ABOUT THE COLLECTION

The core collection, received in March 2006, contains materials dated 1941 - present and includes:

  • Scrapbooks, photographs, family letters, clippings and ephemera
  • Early writings (elementary through high school)
  • Notebooks with graduate school writings, teaching notes and poem drafts
  • Manuscript drafts, first appearances, and audio/visual recordings
  • Extensive correspondence (Maine Times colleagues, Donald Hall, literary peers)

BIOGRAPHICAL NOTE

McNair and dog Woody, ca. 1991Wesley McNair was born 19 June 1941 in Newport N.H. He received a B.A. degree (English) from Keene State College in 1963; an M.A. degree (English) from the Bread Loaf School of English, Middlebury College, in 1968; and an advanced master's degree at Bread Loaf (M.Litt. in American Literature) in 1975. He is the author of eight volumes of poetry, including two limited editions. He recently received his second Rockefeller fellowship, and has held grants from the Fulbright and Guggenheim foundations, a National Endowment for the Humanities (NEH) Fellowship in Literature, and two National Endowment for the Arts (NEA) Fellowships in poetry. Other honors include the Devins Award for Poetry, the Jane Kenyon Award, the Robert Frost Award, the Theodore Roethke Prize, the Eunice Tietjens Prize from Poetry magazine, the Sarah Josepha Hale Medal, an Emmy award, and two honorary degrees for literary distinction. He has served three times on the nominating jury for the Pulitzer Prize in poetry and is one of the first recipients of a United States Artists Ford Fellowship (2006). From 1998 to 2001 he was poetry editor for the Maine Times. His work has appeared in the Pushcart Prize annual; two editions of The Best American Poetry; over fifty anthologies; and fourteen books, including poetry, essays, and anthologies. His latest collection of poems, Lovers of the Lost: New and Selected Poems, is forthcoming (David R. Godine, 2009).

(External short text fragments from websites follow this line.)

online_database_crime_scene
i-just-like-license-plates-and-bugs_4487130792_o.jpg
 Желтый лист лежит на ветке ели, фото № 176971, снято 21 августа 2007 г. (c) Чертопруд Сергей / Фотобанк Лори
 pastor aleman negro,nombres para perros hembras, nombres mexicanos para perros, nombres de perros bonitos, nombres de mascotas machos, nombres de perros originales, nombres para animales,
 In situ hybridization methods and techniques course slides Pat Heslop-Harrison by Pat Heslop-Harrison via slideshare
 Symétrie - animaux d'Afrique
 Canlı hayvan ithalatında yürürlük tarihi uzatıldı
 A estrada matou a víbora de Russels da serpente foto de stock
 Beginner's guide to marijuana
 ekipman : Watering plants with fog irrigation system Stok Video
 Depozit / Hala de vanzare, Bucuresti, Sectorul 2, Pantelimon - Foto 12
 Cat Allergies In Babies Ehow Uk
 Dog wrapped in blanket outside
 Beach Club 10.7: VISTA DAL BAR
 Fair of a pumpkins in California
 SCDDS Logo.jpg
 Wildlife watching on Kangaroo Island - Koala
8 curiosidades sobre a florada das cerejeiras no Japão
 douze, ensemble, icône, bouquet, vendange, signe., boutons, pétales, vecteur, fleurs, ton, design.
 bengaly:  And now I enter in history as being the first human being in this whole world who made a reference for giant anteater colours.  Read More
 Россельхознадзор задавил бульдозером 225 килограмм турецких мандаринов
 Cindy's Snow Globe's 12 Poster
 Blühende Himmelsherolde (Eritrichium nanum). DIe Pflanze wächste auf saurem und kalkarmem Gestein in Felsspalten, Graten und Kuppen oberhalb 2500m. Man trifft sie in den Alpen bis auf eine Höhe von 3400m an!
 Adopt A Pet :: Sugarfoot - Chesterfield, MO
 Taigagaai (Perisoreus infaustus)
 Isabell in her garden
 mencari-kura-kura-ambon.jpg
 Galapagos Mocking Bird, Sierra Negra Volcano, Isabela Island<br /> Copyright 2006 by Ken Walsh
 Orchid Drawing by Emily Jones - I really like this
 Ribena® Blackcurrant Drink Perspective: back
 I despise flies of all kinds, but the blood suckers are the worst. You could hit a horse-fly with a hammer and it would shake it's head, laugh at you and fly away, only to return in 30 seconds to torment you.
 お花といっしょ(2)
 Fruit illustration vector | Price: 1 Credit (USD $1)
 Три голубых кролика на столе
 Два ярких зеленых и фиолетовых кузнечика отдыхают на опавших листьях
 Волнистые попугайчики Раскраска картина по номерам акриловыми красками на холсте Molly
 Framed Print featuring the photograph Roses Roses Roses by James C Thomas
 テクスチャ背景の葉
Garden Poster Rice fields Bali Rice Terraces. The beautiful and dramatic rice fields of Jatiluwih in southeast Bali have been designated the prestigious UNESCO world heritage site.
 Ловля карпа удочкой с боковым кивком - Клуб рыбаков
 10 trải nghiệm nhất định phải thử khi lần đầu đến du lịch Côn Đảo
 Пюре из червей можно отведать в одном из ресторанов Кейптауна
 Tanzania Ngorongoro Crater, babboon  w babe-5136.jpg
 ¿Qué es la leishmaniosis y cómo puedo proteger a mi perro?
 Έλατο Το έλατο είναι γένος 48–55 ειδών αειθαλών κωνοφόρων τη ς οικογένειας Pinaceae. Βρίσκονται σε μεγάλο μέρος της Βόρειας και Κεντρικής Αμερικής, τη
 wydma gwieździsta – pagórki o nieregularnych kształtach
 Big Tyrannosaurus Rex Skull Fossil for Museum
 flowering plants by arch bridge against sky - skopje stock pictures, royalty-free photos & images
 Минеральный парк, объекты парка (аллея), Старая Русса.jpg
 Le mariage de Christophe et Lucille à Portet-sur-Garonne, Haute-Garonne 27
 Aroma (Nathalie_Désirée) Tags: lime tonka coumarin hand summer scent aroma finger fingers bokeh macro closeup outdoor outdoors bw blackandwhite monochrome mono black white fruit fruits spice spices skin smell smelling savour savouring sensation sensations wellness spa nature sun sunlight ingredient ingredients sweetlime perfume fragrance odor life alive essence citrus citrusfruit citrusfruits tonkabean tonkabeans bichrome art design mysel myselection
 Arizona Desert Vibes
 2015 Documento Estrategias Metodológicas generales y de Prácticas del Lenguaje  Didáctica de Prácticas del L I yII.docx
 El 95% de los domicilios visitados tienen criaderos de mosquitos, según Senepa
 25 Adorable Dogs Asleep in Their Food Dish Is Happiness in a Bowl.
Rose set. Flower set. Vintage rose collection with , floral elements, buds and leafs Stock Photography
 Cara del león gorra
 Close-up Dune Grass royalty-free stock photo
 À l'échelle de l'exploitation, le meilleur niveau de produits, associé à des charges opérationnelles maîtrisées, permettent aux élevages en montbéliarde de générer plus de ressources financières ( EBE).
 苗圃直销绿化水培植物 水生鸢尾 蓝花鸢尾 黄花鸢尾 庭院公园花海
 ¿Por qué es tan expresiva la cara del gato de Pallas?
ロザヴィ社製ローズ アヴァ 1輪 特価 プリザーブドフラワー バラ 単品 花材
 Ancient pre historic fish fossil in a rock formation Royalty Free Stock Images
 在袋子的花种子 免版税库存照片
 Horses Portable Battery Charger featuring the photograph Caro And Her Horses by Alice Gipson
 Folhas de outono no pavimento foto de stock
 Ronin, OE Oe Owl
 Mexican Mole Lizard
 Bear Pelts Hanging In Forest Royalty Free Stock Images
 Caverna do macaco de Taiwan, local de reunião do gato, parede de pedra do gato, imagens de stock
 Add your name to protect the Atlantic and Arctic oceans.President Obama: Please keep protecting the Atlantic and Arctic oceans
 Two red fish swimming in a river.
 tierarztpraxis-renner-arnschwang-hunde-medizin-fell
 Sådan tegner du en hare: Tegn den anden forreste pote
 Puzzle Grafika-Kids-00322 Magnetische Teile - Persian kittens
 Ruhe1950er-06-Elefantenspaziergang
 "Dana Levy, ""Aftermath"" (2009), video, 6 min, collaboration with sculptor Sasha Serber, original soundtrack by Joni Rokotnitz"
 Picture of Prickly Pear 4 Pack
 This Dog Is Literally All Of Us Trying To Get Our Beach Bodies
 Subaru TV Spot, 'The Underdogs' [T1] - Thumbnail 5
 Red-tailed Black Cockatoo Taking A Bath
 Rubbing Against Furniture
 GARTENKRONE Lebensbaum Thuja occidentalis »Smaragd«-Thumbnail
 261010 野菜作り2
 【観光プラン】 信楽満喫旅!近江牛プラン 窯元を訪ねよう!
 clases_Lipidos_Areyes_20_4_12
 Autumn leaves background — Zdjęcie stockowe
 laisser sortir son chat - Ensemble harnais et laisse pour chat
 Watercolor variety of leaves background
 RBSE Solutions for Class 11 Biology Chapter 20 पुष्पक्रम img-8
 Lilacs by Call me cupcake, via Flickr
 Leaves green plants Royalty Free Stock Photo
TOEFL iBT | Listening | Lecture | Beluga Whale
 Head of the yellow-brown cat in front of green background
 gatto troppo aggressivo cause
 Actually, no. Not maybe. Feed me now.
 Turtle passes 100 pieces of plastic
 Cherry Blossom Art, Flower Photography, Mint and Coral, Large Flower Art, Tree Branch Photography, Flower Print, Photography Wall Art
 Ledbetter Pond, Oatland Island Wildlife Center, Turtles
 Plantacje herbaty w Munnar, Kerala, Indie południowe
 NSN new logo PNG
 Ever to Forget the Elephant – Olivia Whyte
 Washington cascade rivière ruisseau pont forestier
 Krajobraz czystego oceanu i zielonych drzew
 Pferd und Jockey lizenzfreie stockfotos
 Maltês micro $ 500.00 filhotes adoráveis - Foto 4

As an educator McNair has been a teacher at the Hillsboro and the New London Central High Schools (N.H., 1963-1968); a visiting professor at Dartmouth College (1984); and a professor of English at Colby-Sawyer College (1968-1987), where he founded the American Studies program. As a professor at the Univerity of Maine at Farmington from 1987 until his retirement in 2004, he founded and directed the Creative Writing program, and he was a visiting professor at Colby College from 1999 to 2004. He is currently appointed Writer in Residence at UMF.